Neknominate involves people filming themselves downing alcohol, often while pulling stunts, and then nominating friends to respond within 24 hours. However the social media craze has been linked to up to five deaths in the UK and involved children as young as ten.
The LGA said some schools had asked for warning notices about neknominate to be put on noticeboards and read out at assemblies. Drinkaware have issued advice on what to do if nominated, and called on parents to take a tough stance against the game over fears that young teenagers are under pressure to take part. Alcohol Concern warned of the challenge ahead in de-normalising binge drinking.
However warnings are unlikely to significantly alter Neknominate activity given the limited effectiveness of educational approaches in changing behaviours.
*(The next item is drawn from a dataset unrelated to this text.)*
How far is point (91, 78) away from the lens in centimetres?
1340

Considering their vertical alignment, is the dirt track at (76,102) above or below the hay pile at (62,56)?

Indeed the 'fad' may have passed by the time any action is taken by social media sites who have shown no signs of doing so. An Independent story exploring whether prosecution for a Neknominate dare resulting in death would be possible, claimed that "Facebook timelines [are] steadily emptying of Neknominate clips as the trend loses momentum". Yet this analysis doesn't support any indication of decline in the UK.
Interestingly the main Neknominate Facebook page has since been changed so that the nomination is meant to prompt a random act of kindness. 'Donate & Nominate' has also gained some attention as a blood donation trend. So whether Neknominate quickly dies off, or grows further globally, remains to be seen.